La transformation numérique rapide du continent africain, portée par la généralisation du mobile, l’essor de la fintech, des services publics en ligne et du e-commerce a entraîné une forte augmentation de la vulnérabilité des systèmes. Selon l’African Union Commission, les cyberattaques en Afrique ont progressé deux fois plus vite que la moyenne mondiale depuis 2022. Phishing ciblé contre les banques, rançongiciels visant les administrations, et vols massifs de données clients : le spectre des menaces s’est élargi, touchant des secteurs aussi variés que la santé, l’énergie ou l’éducation.

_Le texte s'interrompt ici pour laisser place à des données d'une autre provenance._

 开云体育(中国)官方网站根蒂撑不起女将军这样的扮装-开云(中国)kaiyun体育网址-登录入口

Les recruteurs ont adapté leurs priorités en conséquence : plus de 60% des entreprises sondées dans un rapport 2025 du cabinet Partech placent la cybersécurité en tête des compétences recherchées, devant le développement logiciel et l’analyse de données. « La cybersécurité n’est plus un luxe ; c’est une condition de survie pour les entreprises », commente un responsable sécurité d’une grande banque nigériane.

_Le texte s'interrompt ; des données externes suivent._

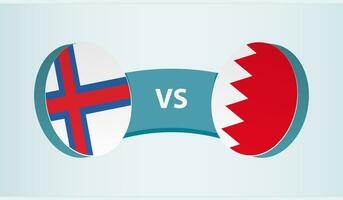 Faroe Islands versus Bahrain, team sports competition concept. vector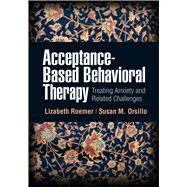 Acceptance-Based Behavioral Therapy Treating Anxiety and Related Challenges by Roemer, Lizabeth; Orsillo, Susan M., 9781462543946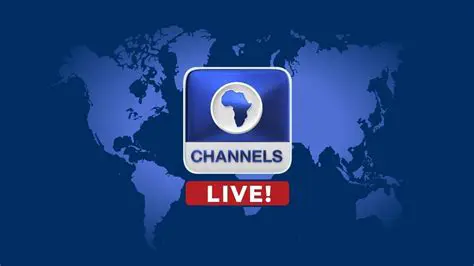 Stay Informed: Your Guide to Channel News Nigeria Live Streaming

Un marché en plein essor… mais une pénurie alarmante
Les prévisions sont ambitieuses : le marché africain de la cybersécurité pourrait dépasser 3,5 milliards de dollars d’ici 2027, dopé par des investissements étrangers (notamment américains, européens et asiatiques) et par la mise en place de lois sur la protection des données inspirées du RGPD européen, déjà adoptées dans plus de 25 pays africains.
Pourtant, cette croissance se heurte à un obstacle majeur : un déficit massif de talents locaux. D’après l’African Cybersecurity Talent Report 2025, environ 68 000 postes restent non pourvus, faute de profils qualifiés. Le problème est structurel : peu d’établissements offrent des cursus spécialisés, et la majorité des diplômés informatiques n’ont pas reçu de formation pratique en cybersécurité. Résultat : de nombreuses entreprises font appel à des consultants étrangers, ce qui augmente les coûts et entretient la dépendance technologique.
Initiatives pour combler le déficit de compétences
Pour inverser la tendance, des initiatives publiques et privées se multiplient. L’African Cybersecurity Skills Accelerator forme des spécialistes en 6 à 12 mois via des programmes intensifs. Des géants du numérique comme Microsoft et Google ont lancé des académies gratuites ou subventionnées dans plusieurs pays, notamment au Kenya, au Maroc et en Afrique du Sud.
Certains États développent aussi des stratégies nationales de cybersécurité :
- Le Maroc a créé en 2024 un Centre national de réponse aux incidents dédié aux administrations et aux entreprises stratégiques.
- Le Kenya a lancé un programme de bourses pour former 1 000 experts d’ici 2026.
- L’Afrique du Sud prépare une loi pour imposer aux entreprises de plus de 50 salariés un minimum d’experts cybersécurité internes.
Malgré ces efforts, la formation reste lente face à la vitesse à laquelle les cybermenaces évoluent.
Cybercriminalité en hausse : l’urgence d’agir
Les dernières années ont vu apparaître des attaques massives. En 2024, le Nigeria a subi une campagne de ransomwares visant plusieurs hôpitaux publics, paralysant la prise en charge des patients pendant plusieurs jours. En Afrique de l’Est, des plateformes de paiement mobile ont été victimes de détournements frauduleux estimés à plusieurs millions de dollars.
Selon Interpol, plus de 90% des entreprises africaines ne disposent pas de protocoles cybersécurité efficaces. Des pays comme le Ghana ou l’Éthiopie ont enregistré une augmentation fulgurante des tentatives d’arnaques en ligne, certaines estimées à +3 000% sur un an.
Ces menaces mettent en péril la confiance numérique et freinent les ambitions de croissance économique du continent.
Vers un avenir numérique sécurisé ?
La cybersécurité en Afrique doit devenir une priorité stratégique au même titre que les réseaux ou l’accès à Internet. Cela exige plus d’inclusion (la proportion de femmes dans ces métiers est inférieure à 14%), une coopération régionale renforcée pour partager les renseignements sur les menaces, et une gouvernance numérique solide pour harmoniser les lois et encourager les bonnes pratiques.
À terme, si la formation locale s’accélère et que le secteur attire davantage de jeunes talents, l’Afrique pourrait non seulement combler son retard mais aussi devenir un centre d’excellence mondial en cybersécurité, capable de protéger ses économies numériques et d’exporter des compétences.